Mutfaktan içeri girdiğimde masaya oturdum ve  ''Babam nerede?'' diye sordum. Normalde her gün akşam 7'de evde olurdu.

''İşleri çok yoğun, bugün geç gelecek.''

Kafamı anlamışçasına salladım ve pizzamı yemeye başladım.

İkinci dilim pizzamı yemeye başlarken annem, ''Size güzel bir haberim var.'' diye söze başladı. Bakışlarımı pizzamdan ayırıp anneme çevirdim.

''Ne sürprizi bu?'' diye sordum heyecanlı bir şekilde. Annem bana doğru döndü ve içten bir şekilde gülümseyerek, ''Babanızla konuştum. 15 tatilde İzmir'e gidiyoruz.'' dedi.

İnanmıyormuşçasına ona bakmaya başladım. Doğru mu duymuştum?

''Sen ciddi misin?'' diye bağırdım mutluluk içeren ses tonuyla. Annem gülerek, ''Evet, ciddiyim.'' dedi.

Uzun zaman sonra aldığım en güzel haber olabilirdi. İzmir'i çok özlemiştim. Arkadaşlarımı, oradaki komşularımızı hepsini çok özlemiştim.

Ve en önemlisi denizi.

Denizi izlerken uzaklara dalmayı, düşünmeyi en çokta bunu özlemiştim işte. Ama maalesef Ankara'da deniz yoktu. Her taraf binaydı ve binalara bakmakla denize bakmak maalesef ki aynı şey değildi.
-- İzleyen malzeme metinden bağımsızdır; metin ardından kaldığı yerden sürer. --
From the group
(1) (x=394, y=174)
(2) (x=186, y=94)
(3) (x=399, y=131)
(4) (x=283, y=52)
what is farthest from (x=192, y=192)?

Ablam, ''Çağla uzun zaman sonra ilk defa seni mutlu görüyorum.'' dediğinde duraksadım. Doğru söylüyordu. Uzun zamandır kendimi mutlu hissetmiyordum. Çünkü bazı şeyler beni fazlasıyla üzmüştü. Altından kalkamıyordum ve beni üzen bu şeyle her gün karşı karşıya olmak çok yorucuydu.